In any part of the Tropics when meeting with Calms and Rain, the Air becomes Sultry and unpleasant, and by long continuace very liable to create sickness. Nothing can prevent this but cleaning, drying and airing of Cloaths and Bedding, giving all the Air possible Fore and Aft the Ship, and keeping the People in constant exercise. One thing I have adopted and which I am convinced has been of an essential service, is once a day towards the evening from an hour to a half hour employed the People to put Water into One Pump and others to pump it out at the other. In heavy Rains when the Ship became heated below I found this to have a most valuable effect, and I believe the Pumps to be the best Ventilators that can be put into a Ship. After the Rain when the moistness created by it was dryed up, I generally Washed with Vinegar, which has a most refreshing effect, but in fine Weather nothing is necessary but exercise and cleanliness.
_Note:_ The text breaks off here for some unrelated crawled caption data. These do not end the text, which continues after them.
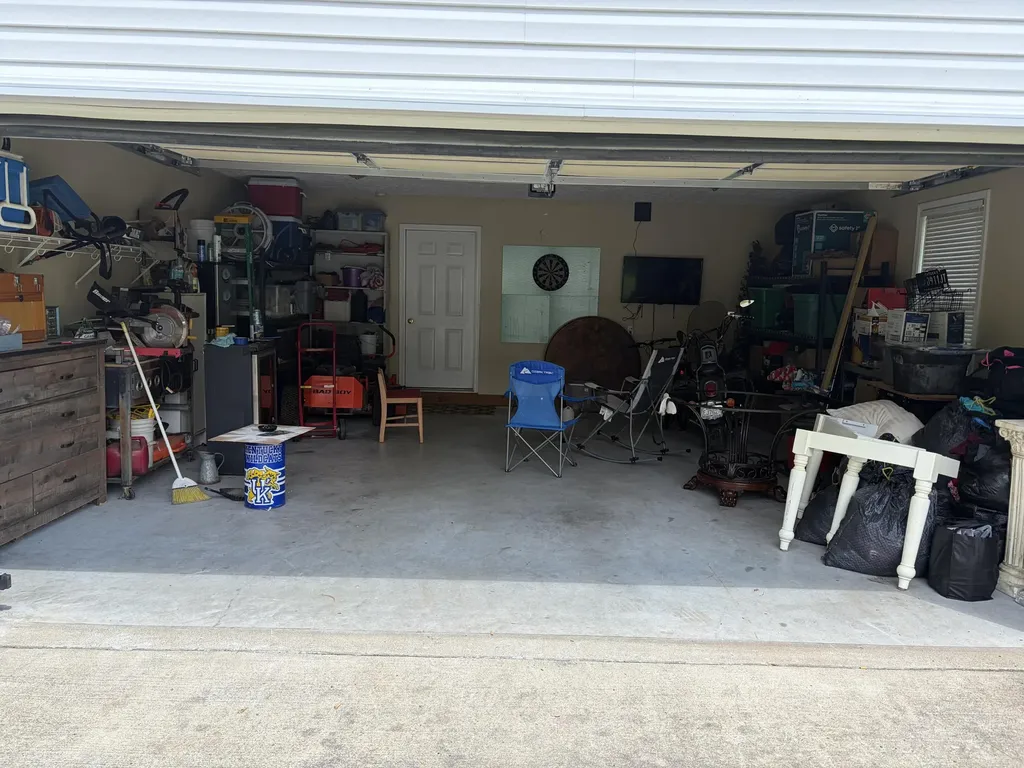 451 Bellaire Drive Harrodsburg KY 40330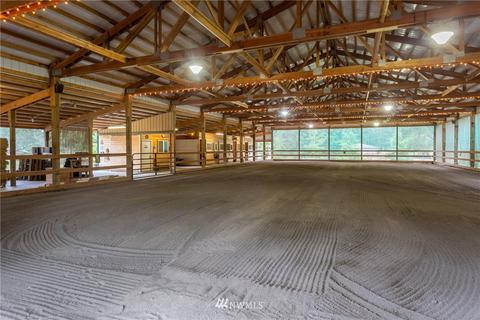 26304 34th Ave E, Spanaway, WA 98387 photo 15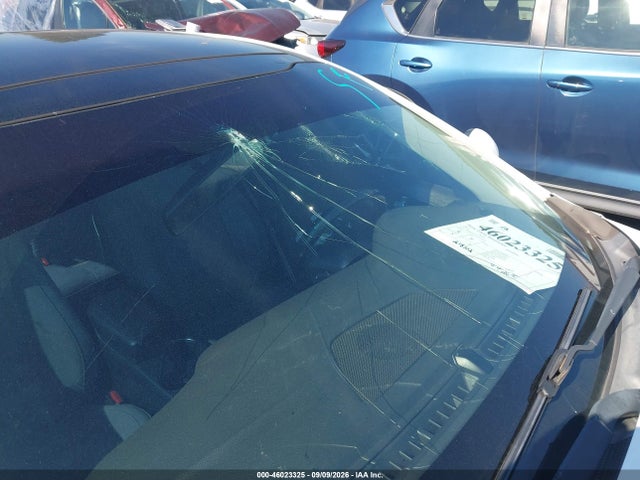 Auction sale of the 2015 Kia Optima Ex, vin: 5XXGN4A76FG510136, lot number: 46023325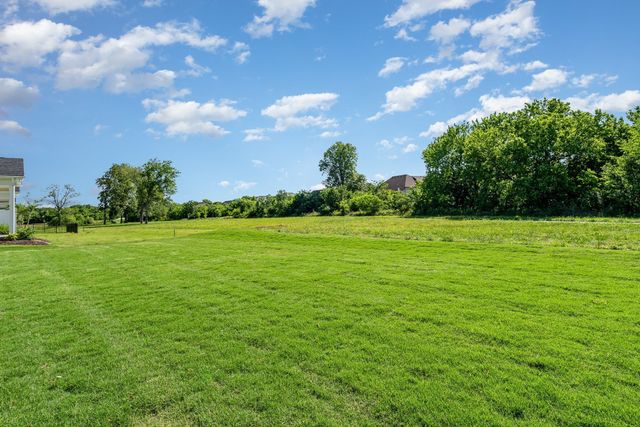 2310 Audubon Ln GTR053, Murfreesboro, TN 37128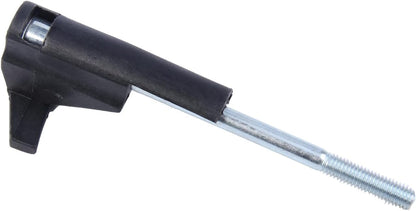 ya 4 8.14 VAG3366 for VW for Audi Tool Disassembly Assembly tensioner Holder V6 V8 1.8T 2.8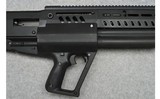 IWI ~ Tavor TS12 ~ 12GA - 3 of 11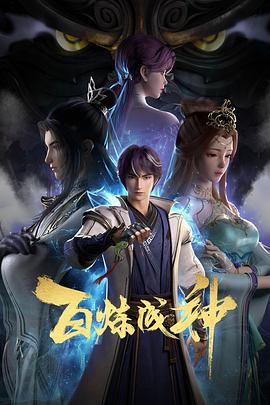 国产精品99久久久久久宅女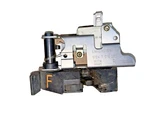 Range Rover L322 Rear Right Lower Tailgate Actuator Solenoid Catch CWC000120 (f). Fixed Price $33.64.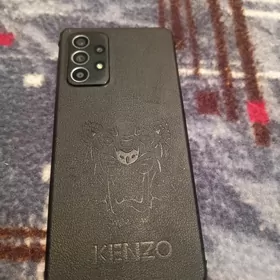 samsung a 52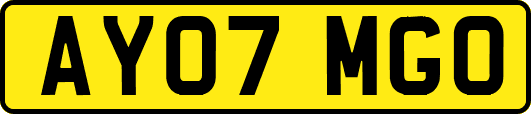 AY07MGO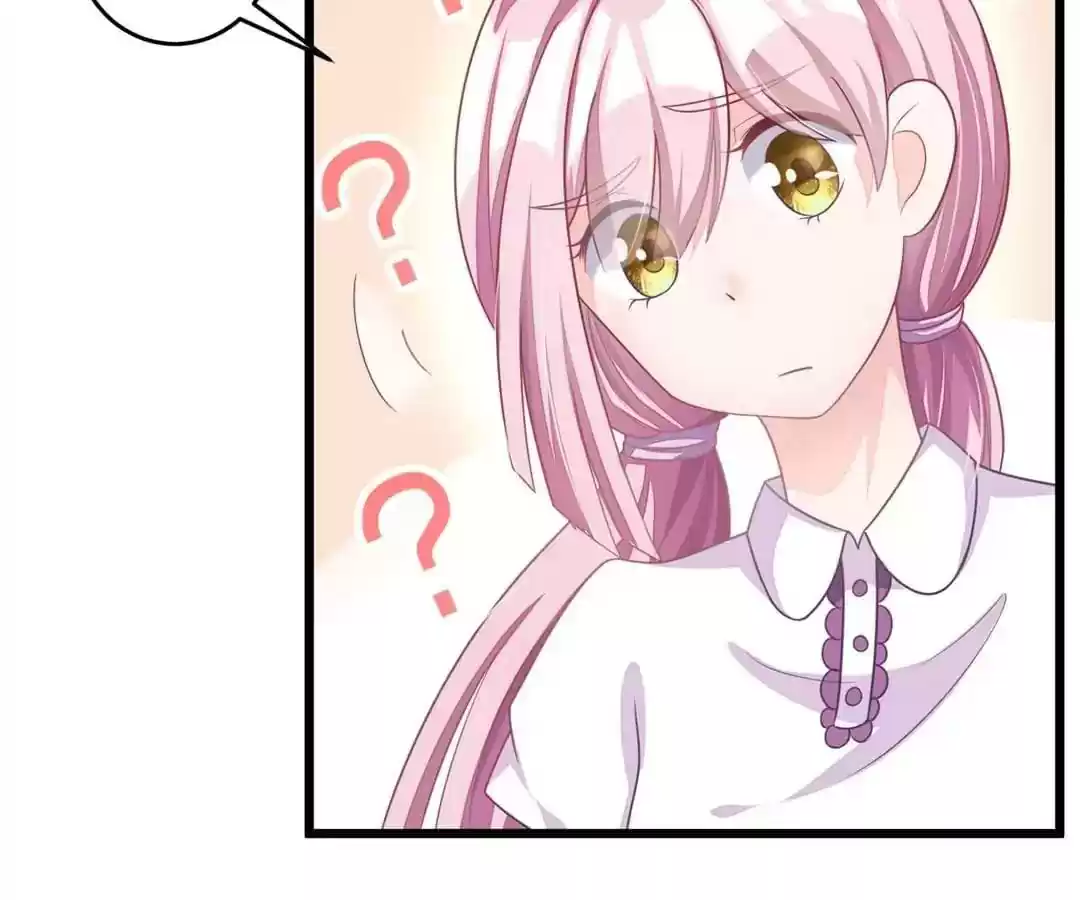 Jerk, You Can't Escape Chapter 24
As most ships on advancing towards and near the line, so we [?] and the Sea becomes animated with numerous light spots occasioned by innumerable Marine Animals near the Surface that emit a Strong Sparkling light. There are a Variety of them, but the kind I now picked up were about 2 inches long and 1½ Inch in Circumference resembling very much a piece of vegetating coral through the pores of which the light was emitted in distinct particles, that with the refractive medium of the water had a most powerful effect. They appeared totally inanimated, and their bulk consisted so much of aqueous matter, that in water very little remains as substance. Besides these were numberless kinds of blubbers and great quantities of fish, but we caught but few. The Schools of Fish appeared at times like dangerous shoals, and [I] am convinced that most of those which down in these regions of which we can find no real existence, has been owing to the Relators having seen those imaginary dangers by night. The Currents we have met with have been by no means regular & have I ever found them so in the middle of the Oceans, near the Continents they are found fairly regular and constant, from the Channel to the Southward as far as Madeira there is invariably a Current setting to the SSE. The Line of no variation I presume to lie in 20°00′So and 31°15′West. I have now crossed the Line in this ocean at three different times of the Year, February, June, and September, between the Longitude 27°20′West. In September the Winds, from the Latitude 12°N became Westerly and then varied between the SWBS & SEBS with little Rain and no calms. In June pleasant SE'ly breezes and fine Weather and now in February with light Southerly winds, calms & Rain, but we always found the SE winds after crossing the Line. I now passed about 31 leagues to the Westward of Trinidada, and saw here Tropical Gannets which are always a sign of land being near. They are nearly the same as the Northern gannett and in the South Sea are called White Boobies.